WHAT IS REQUIRED — Omit all pictures and transcribe only the lines in the entries below that run from the line with "Mercedes-Benz E 220 Gebrauchtwagen" through the line with "DS DS 7 Crossback".

INPUT MATERIAL —
* * * *

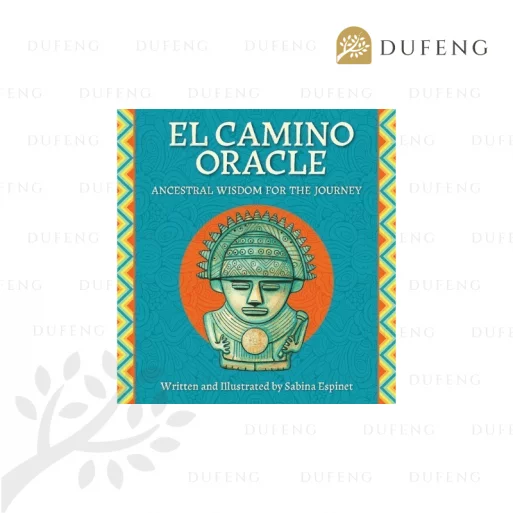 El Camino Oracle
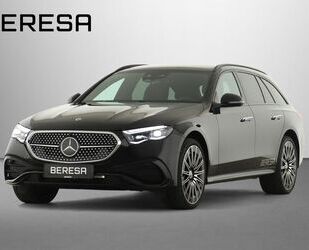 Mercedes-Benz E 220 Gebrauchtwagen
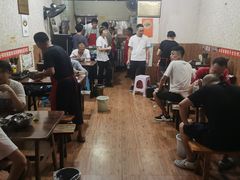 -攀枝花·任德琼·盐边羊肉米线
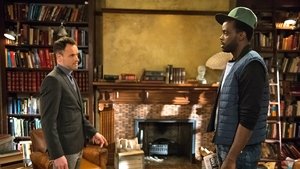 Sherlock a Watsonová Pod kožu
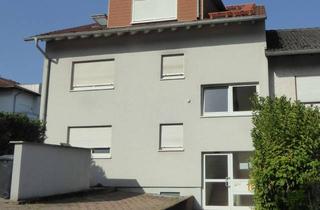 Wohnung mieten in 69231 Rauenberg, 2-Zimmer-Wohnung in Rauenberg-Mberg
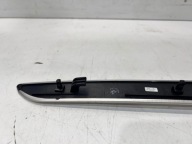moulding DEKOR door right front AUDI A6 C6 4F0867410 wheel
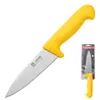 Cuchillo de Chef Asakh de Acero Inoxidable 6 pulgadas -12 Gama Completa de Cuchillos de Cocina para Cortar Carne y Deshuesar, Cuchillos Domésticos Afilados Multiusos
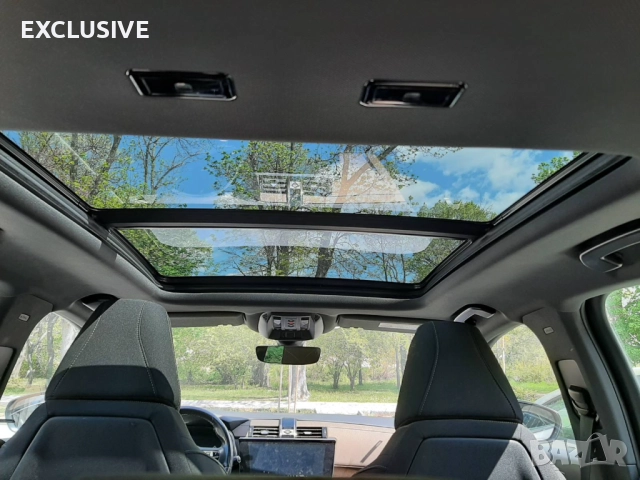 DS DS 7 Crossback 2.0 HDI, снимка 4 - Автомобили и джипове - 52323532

* * * *

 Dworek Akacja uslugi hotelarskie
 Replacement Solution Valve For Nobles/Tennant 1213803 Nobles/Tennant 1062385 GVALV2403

* * * *

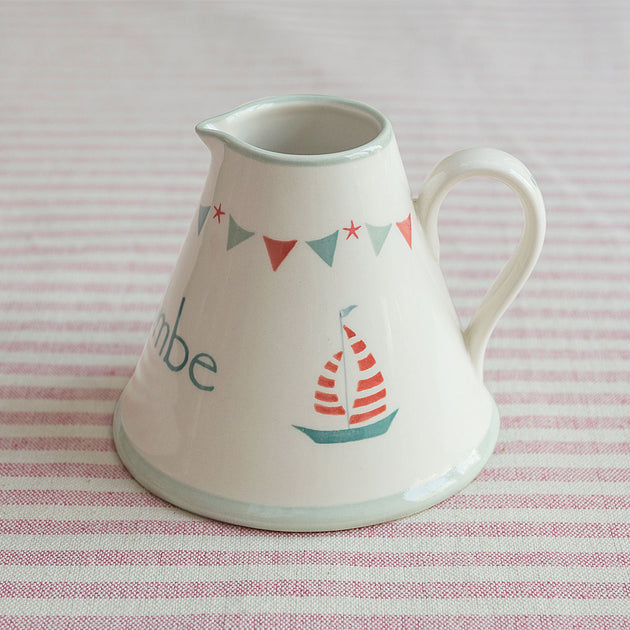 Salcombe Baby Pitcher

* * * *

SOLUTION TO THIS EXERCISE —
 Mercedes-Benz E 220 Gebrauchtwagen
 -攀枝花·任德琼·盐边羊肉米线
 Sherlock a Watsonová Pod kožu
 Wohnung mieten in 69231 Rauenberg, 2-Zimmer-Wohnung in Rauenberg-Mberg
moulding DEKOR door right front AUDI A6 C6 4F0867410 wheel
 Cuchillo de Chef Asakh de Acero Inoxidable 6 pulgadas -12 Gama Completa de Cuchillos de Cocina para Cortar Carne y Deshuesar, Cuchillos Domésticos Afilados Multiusos
 DS DS 7 Crossback 2.0 HDI, снимка 4 - Автомобили и джипове - 52323532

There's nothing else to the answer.